Workshop: TK Madera en forma
Craft: Woodwork
Trail: Antioquia Route
Location: Marinilla, Antioquia
Fernando Toro is an experienced woodworker and, like his pieces, he is full of surprises. He begins his story by recounting that he was born in a temperate mountain area, among the rainforests of Palmar, Nariño, and that the first wood he cut was with a machete, back when trees were gigantic, and one could cut wood freely. Reflecting on his first piece, a slingshot used for hunting possums, doves, and toucans with stones collected from the river, he experiences mixed emotions—those of a past life filled with customs he no longer practices, including eating animals. As an adult, he became vegan, driven by the same grace, respect, and tenderness with which he views other living beings. His veganism is his definition of love.
He is also a mariachi singer, a skilled player of spinning tops, yo-yos, and baleros, and a passionate collector of woodworking tools. He says he could miss a flight just watching tools and proudly displays the wall where he has arranged them. He has accumulated these tools over the 30 years he has practiced the trade inherited from his father, Oliver Torres, a technical woodworking instructor at Sena. Following in his father’s footsteps, he ended up in Marinilla, Antioquia. On that same wall hangs the steel gouge his father gave him on his graduation day—his first tool, which reminds him of where he comes from and helps him understand his father’s skill, who could accomplish everything with a simple gouge that never kept a sharp edge. He has learned to read this serious and proud man who still works in his own shop and knows that, even without words, his father expresses love through the gleam in his eyes when he sees his son’s work.

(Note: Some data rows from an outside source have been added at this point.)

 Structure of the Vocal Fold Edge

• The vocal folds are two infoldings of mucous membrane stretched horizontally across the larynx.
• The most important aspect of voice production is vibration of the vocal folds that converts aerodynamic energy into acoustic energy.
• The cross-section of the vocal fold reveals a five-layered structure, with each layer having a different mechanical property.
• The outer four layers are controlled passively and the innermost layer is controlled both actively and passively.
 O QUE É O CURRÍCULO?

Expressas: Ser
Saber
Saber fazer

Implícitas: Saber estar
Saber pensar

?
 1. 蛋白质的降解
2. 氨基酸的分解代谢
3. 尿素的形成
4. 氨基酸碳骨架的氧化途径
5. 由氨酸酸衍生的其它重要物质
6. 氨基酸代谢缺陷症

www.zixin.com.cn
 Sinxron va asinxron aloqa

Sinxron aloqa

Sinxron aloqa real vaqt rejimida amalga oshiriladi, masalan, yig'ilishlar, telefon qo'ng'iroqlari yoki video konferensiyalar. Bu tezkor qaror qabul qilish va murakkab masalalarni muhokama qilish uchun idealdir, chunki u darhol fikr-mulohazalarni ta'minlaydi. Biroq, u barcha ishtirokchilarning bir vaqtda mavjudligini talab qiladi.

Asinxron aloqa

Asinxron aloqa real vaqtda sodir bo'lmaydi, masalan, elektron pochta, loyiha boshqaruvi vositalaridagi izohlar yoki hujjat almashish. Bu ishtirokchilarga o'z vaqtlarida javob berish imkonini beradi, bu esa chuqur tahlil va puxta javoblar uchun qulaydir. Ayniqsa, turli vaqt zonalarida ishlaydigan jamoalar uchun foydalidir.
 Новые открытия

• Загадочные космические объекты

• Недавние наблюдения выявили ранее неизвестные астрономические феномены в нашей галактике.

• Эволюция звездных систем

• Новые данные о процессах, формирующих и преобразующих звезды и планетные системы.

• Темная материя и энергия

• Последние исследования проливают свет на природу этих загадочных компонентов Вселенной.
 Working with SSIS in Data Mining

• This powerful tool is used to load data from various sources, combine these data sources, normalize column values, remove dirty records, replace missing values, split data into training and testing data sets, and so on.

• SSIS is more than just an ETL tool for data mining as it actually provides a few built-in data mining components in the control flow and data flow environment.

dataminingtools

Focusing his craftsmanship on technical woodworking, Fernando sees in his pieces the opportunity to challenge his own abilities. He creates everything from houses to tulips, and with the same respect he has for animals, he crafts exclusively with the remnants of larger projects. He is a vain man who cares about making an impact with his creations. This drives him to invent pieces that combine turning with carving—flowers that seem to have assembled petals but are carved and turned from a single piece, giant chess sets where the queen weighs 45 kilos and is made from comino wood, and enormous baleros, with which he once toured the country, demonstrating their use. He funded his travels with earnings from these demonstrations, visiting Antioquia, Cauca, Valle, and Huila, eventually reaching his hometown in Nariño.
He describes his workshop as a university because wood offers multiple options for working. If someone doesn’t like turning, they can carve, pyrograph, build roofs, or even sing! This is how he raised his own children, who were already involved in the workshop before finishing school. He has four children—three sons and a daughter. The three sons are woodworkers like their father. Seeing his children immersed in the trade reminds him of his own path, which began with a childhood of work, hunting, and fishing in the river, and continued thanks to his efforts when he managed to pass the entrance exam for the course his father taught, despite never having attended school. Because, besides being vain, he doesn’t give up easily.